ID: 2815428 • Letter: P

Question

Please show detailed work. Thank You.

(Related to Checkpoint 5.2)(Future value)Leslie Mosallam, who recently sold her Porsche, placed $9,800 in a savings account paying annual compound interest of 4 percent.

a.Calculate the amount of money that will accumulate if Leslie leaves the money in the bank for 2, 6, and 16 year(s).

b.Suppose Leslie moves her money into an account that pays 6 percent or one that pays 8 percent. Rework part (a) using 6 percent and 8percent.

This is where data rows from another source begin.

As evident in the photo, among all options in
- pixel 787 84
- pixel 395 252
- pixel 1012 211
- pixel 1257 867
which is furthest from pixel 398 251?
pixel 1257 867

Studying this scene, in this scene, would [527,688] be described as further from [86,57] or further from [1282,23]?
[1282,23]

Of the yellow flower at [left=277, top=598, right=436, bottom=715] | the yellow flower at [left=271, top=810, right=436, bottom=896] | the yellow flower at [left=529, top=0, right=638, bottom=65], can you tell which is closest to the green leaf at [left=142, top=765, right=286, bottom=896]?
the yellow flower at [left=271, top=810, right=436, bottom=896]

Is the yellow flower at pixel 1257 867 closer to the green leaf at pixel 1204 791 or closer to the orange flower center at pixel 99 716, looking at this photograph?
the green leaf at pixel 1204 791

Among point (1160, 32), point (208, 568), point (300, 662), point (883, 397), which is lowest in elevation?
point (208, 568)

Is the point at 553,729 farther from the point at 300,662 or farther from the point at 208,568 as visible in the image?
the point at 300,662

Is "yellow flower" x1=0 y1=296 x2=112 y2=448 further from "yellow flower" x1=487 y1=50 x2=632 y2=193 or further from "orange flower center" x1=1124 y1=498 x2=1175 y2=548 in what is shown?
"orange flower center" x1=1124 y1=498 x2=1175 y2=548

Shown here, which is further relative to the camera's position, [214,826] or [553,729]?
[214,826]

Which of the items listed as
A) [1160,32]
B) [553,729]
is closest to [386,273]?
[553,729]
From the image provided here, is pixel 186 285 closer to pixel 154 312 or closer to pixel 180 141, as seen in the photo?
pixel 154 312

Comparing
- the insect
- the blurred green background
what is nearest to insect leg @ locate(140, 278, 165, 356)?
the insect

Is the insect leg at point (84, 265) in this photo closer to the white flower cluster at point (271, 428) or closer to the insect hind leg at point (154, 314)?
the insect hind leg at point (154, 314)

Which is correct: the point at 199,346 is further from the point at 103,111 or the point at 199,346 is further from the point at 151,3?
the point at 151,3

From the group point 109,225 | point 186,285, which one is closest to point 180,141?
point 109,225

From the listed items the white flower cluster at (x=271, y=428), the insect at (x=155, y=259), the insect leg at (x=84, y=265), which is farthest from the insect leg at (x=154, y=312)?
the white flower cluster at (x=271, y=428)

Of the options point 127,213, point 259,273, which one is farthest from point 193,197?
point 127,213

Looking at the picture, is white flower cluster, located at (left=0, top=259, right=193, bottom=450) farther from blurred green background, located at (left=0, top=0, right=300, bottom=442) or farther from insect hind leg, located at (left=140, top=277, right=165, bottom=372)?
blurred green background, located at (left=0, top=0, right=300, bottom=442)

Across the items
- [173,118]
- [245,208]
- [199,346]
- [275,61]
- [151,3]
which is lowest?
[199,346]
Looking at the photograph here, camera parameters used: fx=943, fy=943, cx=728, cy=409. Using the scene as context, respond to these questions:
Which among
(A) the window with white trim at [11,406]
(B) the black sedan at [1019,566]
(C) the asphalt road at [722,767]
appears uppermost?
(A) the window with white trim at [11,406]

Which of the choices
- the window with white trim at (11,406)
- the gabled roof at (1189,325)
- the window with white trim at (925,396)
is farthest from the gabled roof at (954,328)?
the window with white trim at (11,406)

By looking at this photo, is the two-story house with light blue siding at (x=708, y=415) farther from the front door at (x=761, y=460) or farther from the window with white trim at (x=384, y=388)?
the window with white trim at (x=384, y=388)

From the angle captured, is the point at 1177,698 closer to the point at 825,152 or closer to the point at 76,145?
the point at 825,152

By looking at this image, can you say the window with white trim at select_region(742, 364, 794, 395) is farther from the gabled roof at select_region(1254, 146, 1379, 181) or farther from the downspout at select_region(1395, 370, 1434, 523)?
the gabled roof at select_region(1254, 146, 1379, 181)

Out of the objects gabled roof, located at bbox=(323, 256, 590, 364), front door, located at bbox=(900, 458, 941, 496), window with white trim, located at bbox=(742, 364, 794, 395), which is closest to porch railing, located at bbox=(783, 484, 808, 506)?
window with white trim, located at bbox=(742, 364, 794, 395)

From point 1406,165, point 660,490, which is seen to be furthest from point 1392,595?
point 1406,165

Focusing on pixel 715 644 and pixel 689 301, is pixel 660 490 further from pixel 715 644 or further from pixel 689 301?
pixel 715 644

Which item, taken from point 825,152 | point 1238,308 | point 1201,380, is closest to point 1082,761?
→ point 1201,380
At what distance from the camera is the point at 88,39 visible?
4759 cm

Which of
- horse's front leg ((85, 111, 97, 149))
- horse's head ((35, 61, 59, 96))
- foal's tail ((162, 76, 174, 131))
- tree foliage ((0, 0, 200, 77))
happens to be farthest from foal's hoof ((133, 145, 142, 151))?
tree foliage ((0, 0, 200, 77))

c.What conclusions can you draw about the relationship between interest rates, time, and future sums from the calculations you just did?

a.After placing $9 comma 800in a savings account paying annual compound interest of 4 percent, the amount of money that will accumulate if Leslie leaves the money in the bank for 2 year(s) is ___ (round to the nearest cent.)

Explanation / Answer

We have

Future Value = Present value * (1+ rate per period)^no. of periods

a. Calculation of money that will accumulate if Leslie leaves the money in the bank for 2, 6, and 16 year(s).

- 2 years

Future Value = 9800 * (1.04)^2

= 9800 * 1.0816

= 10599.68

- 6 years

Future Value = 9800 * (1.04)^6

= 9800 * 1.265319

= 12400.13

- 16 years

Future Value = 9800 * (1.04)^16

= 9800 * 1.872982

= 18355.22

b. Rework a if interest rates are 6% and 8%

1) 6%

2 years

Future Value = 9800 * (1.06)^2

= 9800 * 1.1236

= 11011.28

- 6 years

Future Value = 9800 * (1.06)^6

= 9800 * 1.418519

= 13901.49

- 16 years

Future Value = 9800 * (1.06)^16

= 9800 * 2.540352

= 24895.45

2) 8%

2 years

Future Value = 9800 * (1.08)^2

= 9800 * 1.1664

= 11430.72

- 6 years

Future Value = 9800 * (1.08)^6

= 9800 * 1.586874

= 15551.37

- 16 years

Future Value = 9800 * (1.08)^16

= 9800 * 3.425943

= 33574.24

c. What conclusions can you draw about the relationship between interest rates, time, and future sums from the calculations you just did?

As youy know

Future Value = Present value * (1+ rate per period)^no. of periods

THerefore there is a direct relationship between interest rates, time, and future sums. When we look at the above example, you can see that as the time increases future sums also increases. Also as when interest rates increases future sums also increases.